Wang Wenbin, spokesperson of the Ministry of Foreign Affairs, said in a daily briefing on Friday that Xi “will have an in-depth exchange of views with President Putin on bilateral relations and major international and regional issues of common concern, promote strategic cooperation and practical cooperation between the two countries, and inject new impetus into the development of bilateral relations.”
“Currently, the world is entering a new period of turbulences and reform with the accelerated evolution of changes of the century. As permanent members of the UN Security Council and important major countries, the significance and impact of the China-Russia relations go far beyond the bilateral sphere,” he added.
The trip comes after the destruction of a US drone over the Black Sea following an encounter with Russian fighter jets, which brought the two countries closest to direct conflict since Moscow’s invasion of Ukraine a year ago.
The Kremlin on Friday also announced Xi’s visit, saying it would take place “at the invitation of Vladimir Putin.”

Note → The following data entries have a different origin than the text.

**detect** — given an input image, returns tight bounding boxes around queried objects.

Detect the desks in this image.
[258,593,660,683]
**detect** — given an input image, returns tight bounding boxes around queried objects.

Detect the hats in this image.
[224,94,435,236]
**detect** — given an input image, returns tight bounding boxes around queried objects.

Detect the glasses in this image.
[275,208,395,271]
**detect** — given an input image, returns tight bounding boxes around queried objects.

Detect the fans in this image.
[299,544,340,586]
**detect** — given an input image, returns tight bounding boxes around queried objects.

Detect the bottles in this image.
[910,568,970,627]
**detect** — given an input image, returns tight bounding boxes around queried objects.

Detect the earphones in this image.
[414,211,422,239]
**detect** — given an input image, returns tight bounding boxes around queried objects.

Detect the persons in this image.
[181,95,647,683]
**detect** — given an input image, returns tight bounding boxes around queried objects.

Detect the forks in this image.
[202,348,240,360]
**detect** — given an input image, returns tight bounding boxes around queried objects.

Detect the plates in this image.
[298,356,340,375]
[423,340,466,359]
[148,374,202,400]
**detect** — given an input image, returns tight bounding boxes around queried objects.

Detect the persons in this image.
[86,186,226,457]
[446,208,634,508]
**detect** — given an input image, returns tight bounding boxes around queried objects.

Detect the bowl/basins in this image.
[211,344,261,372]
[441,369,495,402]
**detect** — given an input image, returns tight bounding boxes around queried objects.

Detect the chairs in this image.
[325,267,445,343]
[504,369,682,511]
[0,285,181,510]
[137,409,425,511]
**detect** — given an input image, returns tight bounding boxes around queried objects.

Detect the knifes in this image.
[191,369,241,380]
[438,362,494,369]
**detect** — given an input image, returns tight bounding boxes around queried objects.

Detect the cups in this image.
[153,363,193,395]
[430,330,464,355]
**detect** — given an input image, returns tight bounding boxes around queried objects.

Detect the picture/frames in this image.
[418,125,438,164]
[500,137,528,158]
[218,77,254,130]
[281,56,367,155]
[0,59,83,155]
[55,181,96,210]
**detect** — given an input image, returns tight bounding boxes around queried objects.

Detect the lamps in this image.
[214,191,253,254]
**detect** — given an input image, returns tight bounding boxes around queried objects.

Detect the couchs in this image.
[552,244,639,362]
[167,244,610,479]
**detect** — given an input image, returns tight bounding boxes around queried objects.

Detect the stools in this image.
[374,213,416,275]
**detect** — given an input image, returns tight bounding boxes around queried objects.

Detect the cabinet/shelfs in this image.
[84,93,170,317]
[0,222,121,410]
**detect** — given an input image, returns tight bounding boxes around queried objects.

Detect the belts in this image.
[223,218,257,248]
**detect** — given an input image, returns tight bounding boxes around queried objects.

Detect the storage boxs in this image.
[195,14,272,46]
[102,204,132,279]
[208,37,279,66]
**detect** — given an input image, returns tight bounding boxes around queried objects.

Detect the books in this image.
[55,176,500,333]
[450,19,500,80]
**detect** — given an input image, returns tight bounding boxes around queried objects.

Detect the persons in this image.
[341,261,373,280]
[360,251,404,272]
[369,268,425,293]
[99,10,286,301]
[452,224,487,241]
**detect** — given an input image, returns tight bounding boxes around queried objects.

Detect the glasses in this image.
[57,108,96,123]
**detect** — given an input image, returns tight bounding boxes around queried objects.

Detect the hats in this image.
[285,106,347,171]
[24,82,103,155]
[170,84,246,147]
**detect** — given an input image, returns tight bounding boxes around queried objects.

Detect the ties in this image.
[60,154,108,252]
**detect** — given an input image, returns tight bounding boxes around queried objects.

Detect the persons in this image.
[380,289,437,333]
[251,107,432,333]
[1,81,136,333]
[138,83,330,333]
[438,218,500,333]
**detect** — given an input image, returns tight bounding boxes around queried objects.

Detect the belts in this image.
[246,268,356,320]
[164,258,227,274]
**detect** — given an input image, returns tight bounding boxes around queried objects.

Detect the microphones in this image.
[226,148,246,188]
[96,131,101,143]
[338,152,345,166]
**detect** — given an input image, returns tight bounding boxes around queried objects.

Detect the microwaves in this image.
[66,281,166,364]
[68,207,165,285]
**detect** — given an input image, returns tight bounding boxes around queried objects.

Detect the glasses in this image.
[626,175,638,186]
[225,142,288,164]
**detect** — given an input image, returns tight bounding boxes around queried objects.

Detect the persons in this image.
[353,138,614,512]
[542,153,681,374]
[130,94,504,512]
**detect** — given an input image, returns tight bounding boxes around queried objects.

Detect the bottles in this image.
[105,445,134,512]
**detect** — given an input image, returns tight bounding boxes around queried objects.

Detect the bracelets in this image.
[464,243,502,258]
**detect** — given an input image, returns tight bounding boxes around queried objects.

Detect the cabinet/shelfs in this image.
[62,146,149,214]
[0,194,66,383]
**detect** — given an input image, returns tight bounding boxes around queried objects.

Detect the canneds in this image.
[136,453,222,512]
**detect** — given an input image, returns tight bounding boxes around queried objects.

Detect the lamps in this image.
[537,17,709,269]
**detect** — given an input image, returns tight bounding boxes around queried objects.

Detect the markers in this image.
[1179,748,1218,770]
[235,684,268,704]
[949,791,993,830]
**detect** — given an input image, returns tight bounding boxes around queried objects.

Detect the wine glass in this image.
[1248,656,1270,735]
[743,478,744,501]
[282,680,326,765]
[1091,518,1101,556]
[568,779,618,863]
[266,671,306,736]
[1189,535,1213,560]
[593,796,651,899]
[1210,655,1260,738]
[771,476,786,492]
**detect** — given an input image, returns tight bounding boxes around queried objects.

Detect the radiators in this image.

Xi and Putin will discuss “issues of further development of comprehensive partnership and strategic interaction between Russia and China,” as well as exchange views “in the context of deepening Russian-Chinese cooperation in the international arena,” the Kremlin said in a statement.
The two leaders will also sign “important bilateral documents,” the statement read.
Putin invited Xi to visit Russia during a video conference call the two held in late December. The visit, Putin said, could “demonstrate to the whole world the strength of the Russian-Chinese ties” and “become the main political event of the year in bilateral relations”.